Insgesamt eine interessante Geschichte. Allerdings gehört sie, glaube ich, eher in die Rubrik "Gesellschaft", da du ja die moderne Medien- und Kommunikationsgesellschaft kritisierst.
Den Gedanken, dass die Technik uns kontrolliert und das Leben schwerer macht bringst du schön rüber. Allerdings solltest du etwas näher auf das Paradoxe daran eingehen: Die Technik soll unser Leben einfacher und besser machen, erschwert es uns dann aber doch. Aber dem Inhalt der SMS entnimmt man dann doch den Grund, warum diese Technik letztendlich wirklich existiert: zum Geld machen.
Wie gesagt, eine Nette Geschichte. Man könnte aber noch etwas mehr daraus machen. Sie wirkt beim Lesen irgendwie etwas oberflächlich. Das könntest du noch etwas verbessern.
Auch über deine Formulierungen solltest du noch etwas nachdenken. Vielleicht geht es nur mir so, aber bis ich draufgekommen bin, dass

In meiner Jackentasche geht plötzlich die Titanic unter.
heißen soll, dass in deiner Jackentasche ein Ereignis stattfindet, welches (für dich) eine Katastrophe darstellt, da musste ich schon etwas nachdenken. wenn ein Text zum Denken anregt ist das zwar gut, allerdings sollte das der Inhalt, nicht die Formulierungen.
Und Gedanken wie
Weiß ich, du dämliches Ding!
solltest du in kleine 'Anführungszeichen' setzen, damit der Text strukturierter wirkt. Das verbessert den Lesefluss.

···

-- Aufgabenbeschreibung --
Beantworten Sie anhand des Auszugs:
(a) In welche Rubrik gehört die Geschichte laut Auszug eher?
(b) Welchen Grund für die Existenz der Technik entnimmt man dem Inhalt der SMS?
(c) In welche Zeichen soll der Gedanke „Weiß ich, du dämliches Ding!“ gesetzt werden?
Die Daten sind eigenständiges Material und gehören nicht zum Auszug.

-- Datenauszug --

···

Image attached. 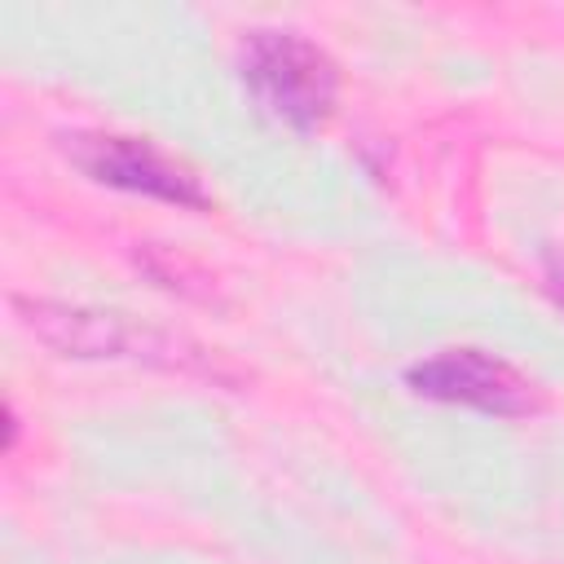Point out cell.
<instances>
[{"label":"cell","mask_w":564,"mask_h":564,"mask_svg":"<svg viewBox=\"0 0 564 564\" xmlns=\"http://www.w3.org/2000/svg\"><path fill=\"white\" fill-rule=\"evenodd\" d=\"M405 383L445 405H467L480 414H529L533 410V388L524 375H516L507 361L480 352V348H449L427 361H414L405 370Z\"/></svg>","instance_id":"4"},{"label":"cell","mask_w":564,"mask_h":564,"mask_svg":"<svg viewBox=\"0 0 564 564\" xmlns=\"http://www.w3.org/2000/svg\"><path fill=\"white\" fill-rule=\"evenodd\" d=\"M242 84L264 115L295 132L322 128L339 97L335 62L295 31H251L242 44Z\"/></svg>","instance_id":"1"},{"label":"cell","mask_w":564,"mask_h":564,"mask_svg":"<svg viewBox=\"0 0 564 564\" xmlns=\"http://www.w3.org/2000/svg\"><path fill=\"white\" fill-rule=\"evenodd\" d=\"M18 313L26 330L57 348L62 357H132V361H159V366H194L198 352H181L176 339L145 330L119 313L79 308V304H53V300H18Z\"/></svg>","instance_id":"3"},{"label":"cell","mask_w":564,"mask_h":564,"mask_svg":"<svg viewBox=\"0 0 564 564\" xmlns=\"http://www.w3.org/2000/svg\"><path fill=\"white\" fill-rule=\"evenodd\" d=\"M546 286H551V295L564 304V260H560V256L546 260Z\"/></svg>","instance_id":"5"},{"label":"cell","mask_w":564,"mask_h":564,"mask_svg":"<svg viewBox=\"0 0 564 564\" xmlns=\"http://www.w3.org/2000/svg\"><path fill=\"white\" fill-rule=\"evenodd\" d=\"M62 154L97 185L110 189H128V194H145L159 203H176V207H194L207 212L212 194L203 189V181L167 159L163 150H154L141 137H119V132H70L62 137Z\"/></svg>","instance_id":"2"}]
</instances>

···

-- Ergebnis --
(a) In die Rubrik „Gesellschaft“.
(b) Zum Geld machen.
(c) In kleine 'Anführungszeichen'.